Prompt:
Look through the data below and output, unchanged, every line from the one holding "Продава ПРОМ. ПОМЕЩЕНИЕ, гр." through the one holding "Muenster dog treats value pack for training", inclusive. Skip the pictures.

======== Records for processing

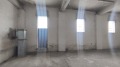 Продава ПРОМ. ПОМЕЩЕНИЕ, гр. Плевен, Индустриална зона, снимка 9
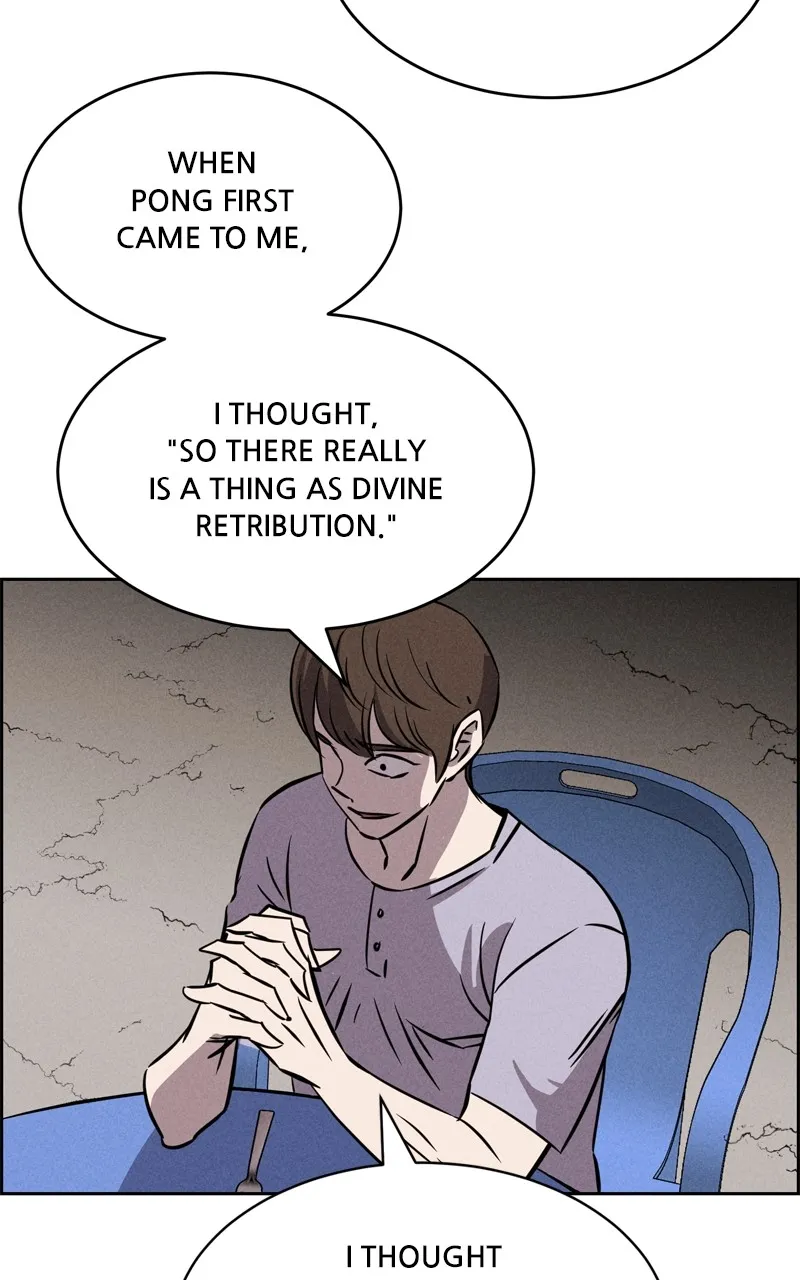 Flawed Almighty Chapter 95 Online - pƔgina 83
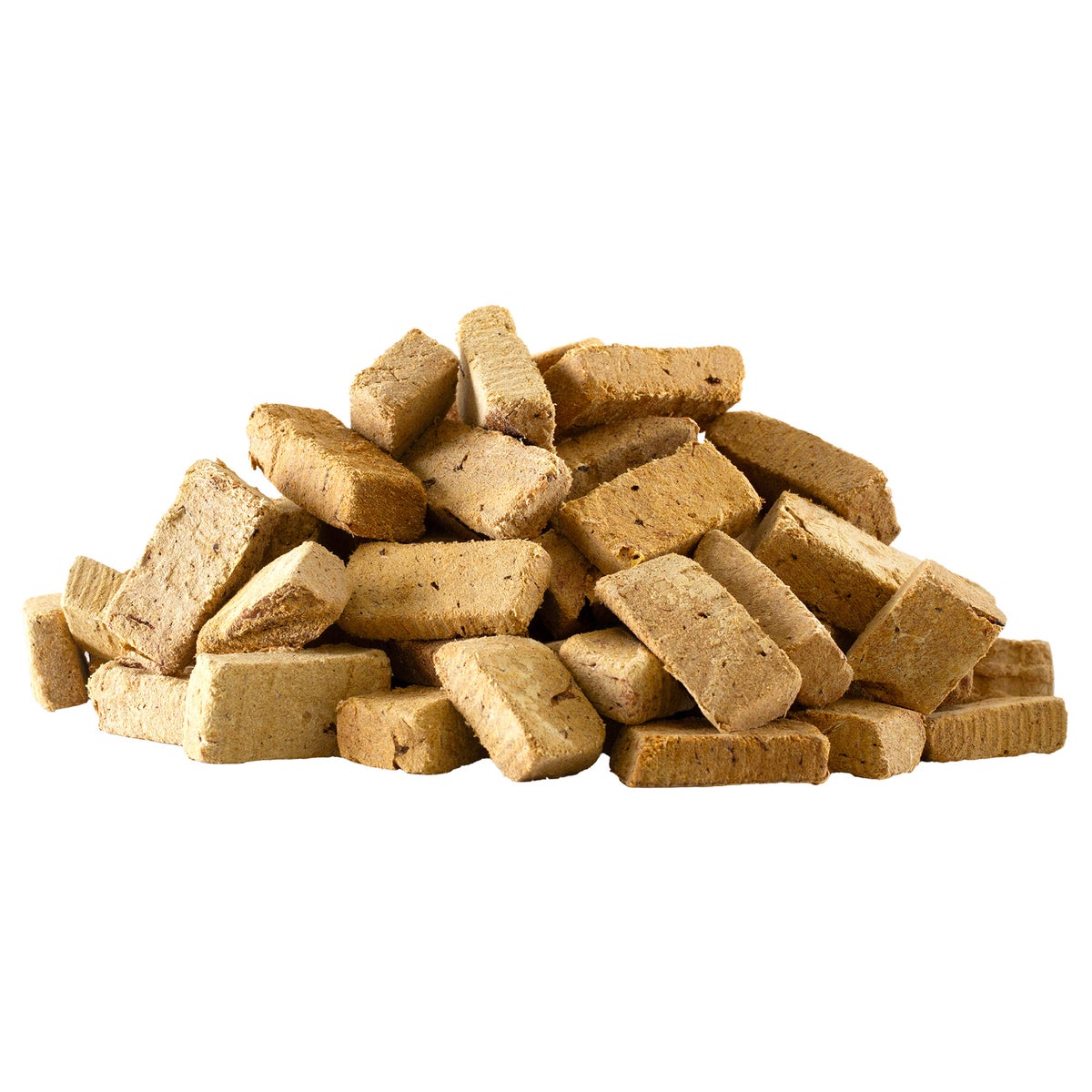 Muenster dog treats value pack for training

================
======== Records for processing

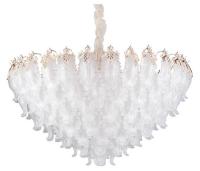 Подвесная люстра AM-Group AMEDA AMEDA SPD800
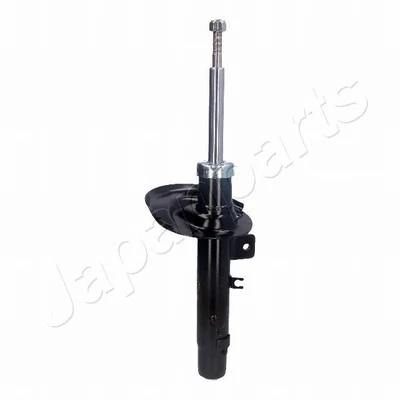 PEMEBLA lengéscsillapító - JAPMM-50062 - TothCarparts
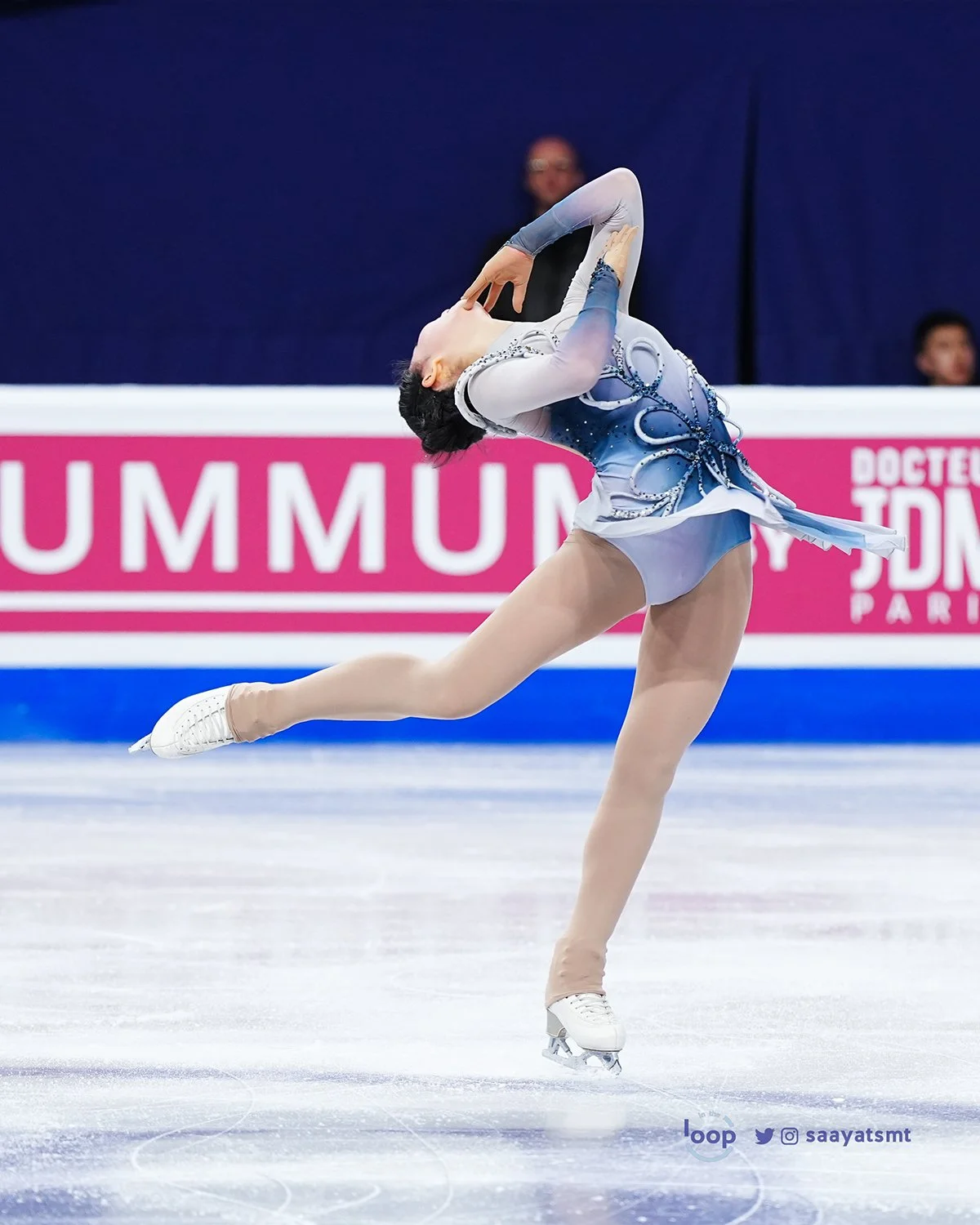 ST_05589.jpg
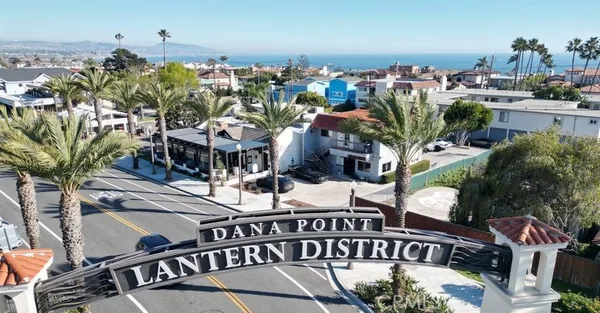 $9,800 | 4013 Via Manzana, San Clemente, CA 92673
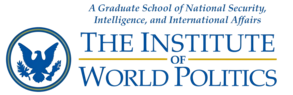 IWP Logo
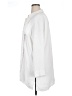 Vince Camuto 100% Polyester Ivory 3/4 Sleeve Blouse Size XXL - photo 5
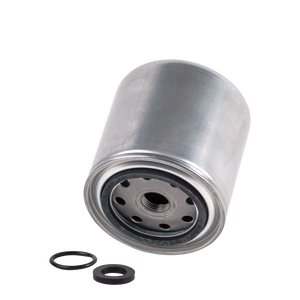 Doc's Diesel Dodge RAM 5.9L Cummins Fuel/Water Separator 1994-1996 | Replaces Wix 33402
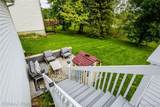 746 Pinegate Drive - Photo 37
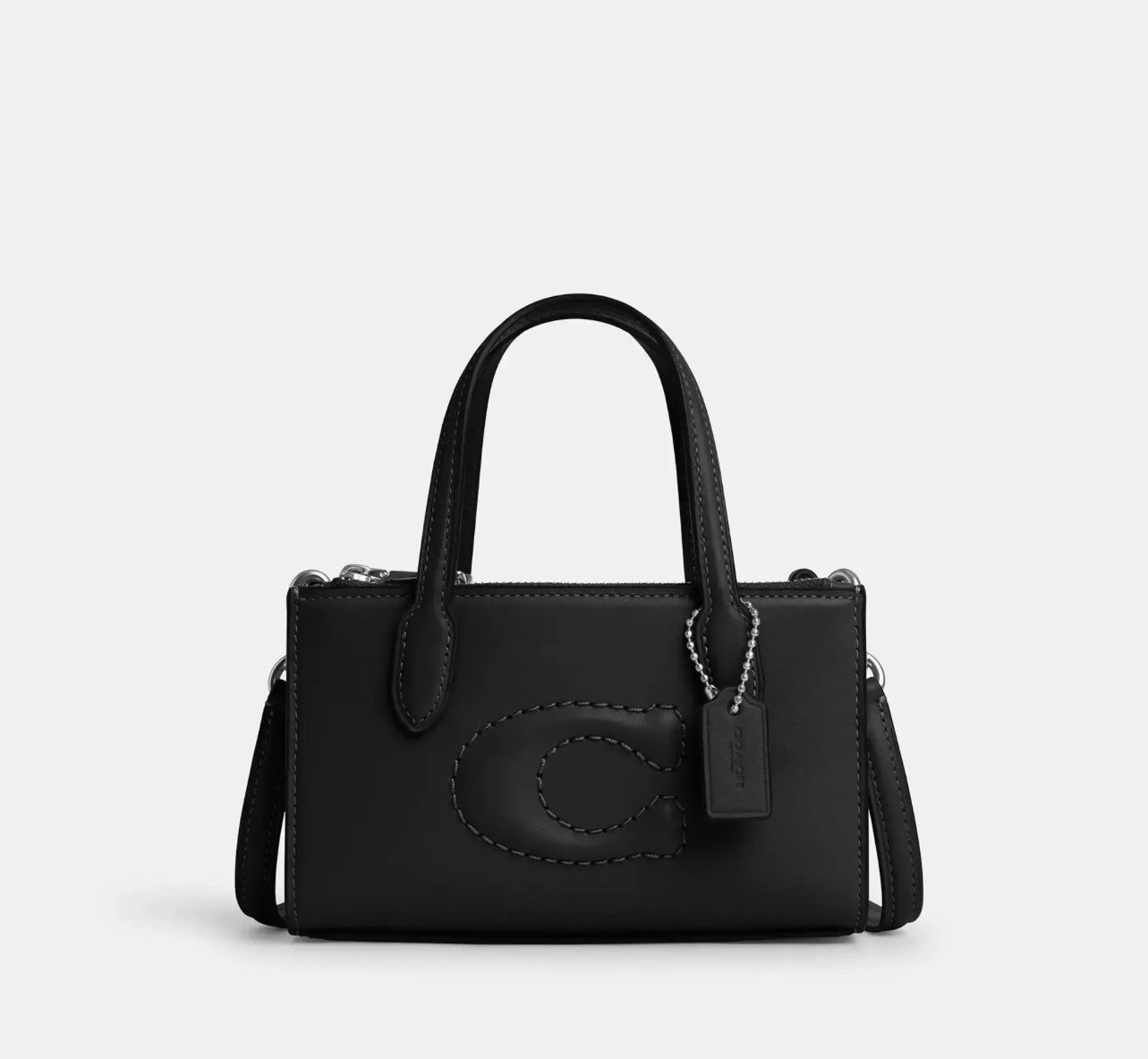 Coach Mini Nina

================

Expected answer:
 Продава ПРОМ. ПОМЕЩЕНИЕ, гр. Плевен, Индустриална зона, снимка 9
 Flawed Almighty Chapter 95 Online - pƔgina 83
 Muenster dog treats value pack for training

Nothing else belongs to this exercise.